Si he de hablarle francamente, no me gusta tener armas cerca de mí
cuando duermo... Y he aquí la razón. Estando con los húsares de
Grodno, un día me acosté en un cuarto con un camarada, y puse mis
pistolas en una silla, cerca de mí. Por la noche me despertó un
disparo y me vi con una pistola en la diestra; había hecho fuego, y
la bala pasó a dos dedos de la cabeza de mi camarada... Nunca he
podido recordar el sueño que tuve.
Esta
anécdota me inquietó un poco, pues aunque estaba ya seguro de no
recibir una bala en la cabeza, al pensar en la talla elevadísima de
mi compañero, en su complexión hercúlea y en sus vigorosos y
velludos brazos, no podía por menos de reconocer que se hallaba en
perfectas condiciones para estrangularme con sus manos, si tenía un
mal sueño. Sin embargo, me guardé mucho de mostrar la menor
inquietud; coloqué tan sólo una luz en una silla, junto a mi sofá,
y me puse a leer el Catecismo de Lawiçki, que me había traído. El
conde me dió las buenas noches, se tendió en su sofá,
revolvién-dose en él cinco o seis veces; por último, pareció
adormilarse, hecho un ovillo, a semejanza de aquel amante de Horacio
que, encerrado en un cofre, tuvo que replegar sus rodillas y hundir
en ellas la cabeza:
...Turpi
clausus in arca,
Contractum
genibus tangas caput...
De
vez en vez resoplaba con fuerza, o bien hacía oír una especie de
ronquido nervioso, que atribuía a la extraña posición que había
tomado para dormir.

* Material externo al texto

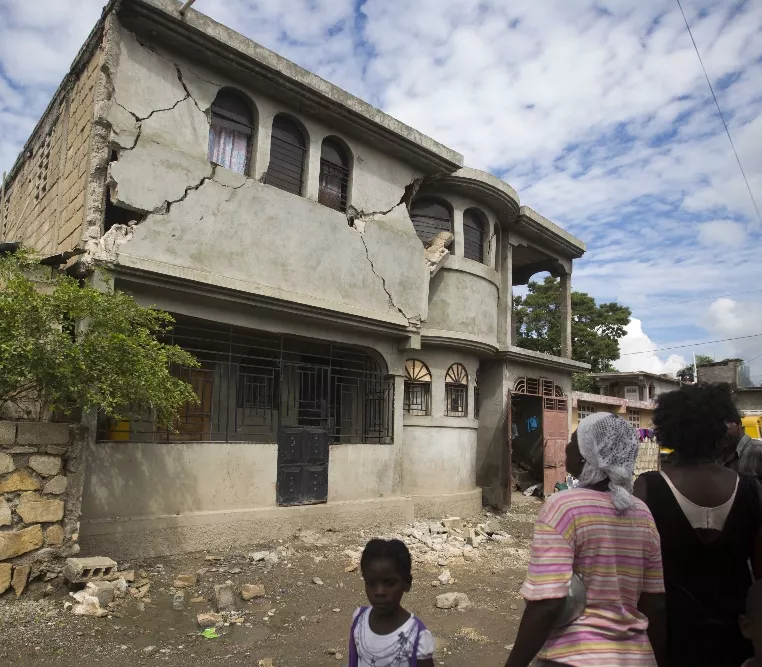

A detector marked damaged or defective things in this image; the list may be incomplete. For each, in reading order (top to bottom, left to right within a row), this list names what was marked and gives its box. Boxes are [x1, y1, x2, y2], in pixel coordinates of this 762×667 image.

broken wall [1, 43, 102, 253]
broken wall [101, 26, 430, 328]
earthquake-damaged building [0, 0, 588, 560]
broken wall [0, 420, 85, 596]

Una hora, acaso, transcurrió de tal suerte. Yo
mismo me adormilaba. Cerré mi libro y me puse lo mas cómodo posible
en el lecho, cuando la risa burlona y extraña de mi vecino me hizo
estremecer. Miré al conde. Tenía los ojos cerrados, estremecíase
su cuerpo, y de su entreabierta boca se escapaban algunas palabras
apenas articuladas:
-¡Muy
fresca... ¡Muy blanca!... El profesor no sabe lo que dice... ¡El
caballo no vale nada!... ¡Qué bocado más exquisito!...
A
continuación hincó los dientes en el almohadón en que apoyaba la
cabeza, a la vez que lanzaba una especie de rugido tan fuerte que se
despertó.
Por
mi parte permanecí inmóvil en mi sofá, fingiendo que dormía. No
obstante, le observaba. Se sentó, se frotó los ojos, suspiró
tristemente y permaneció cerca de una hora sin cambiar de postura,
absorto, a lo que parecía, en sus reflexiones. Sin embargo, yo me
encontraba muy a disgusto y me prometí interiormente no acostarme
nunca cerca del conde. Pero, al fin la fatiga triunfó de la
inquietud, y cuando por la mañana entraron en nuestro cuarto,
dormíamos uno y otro con el más profundo sueño.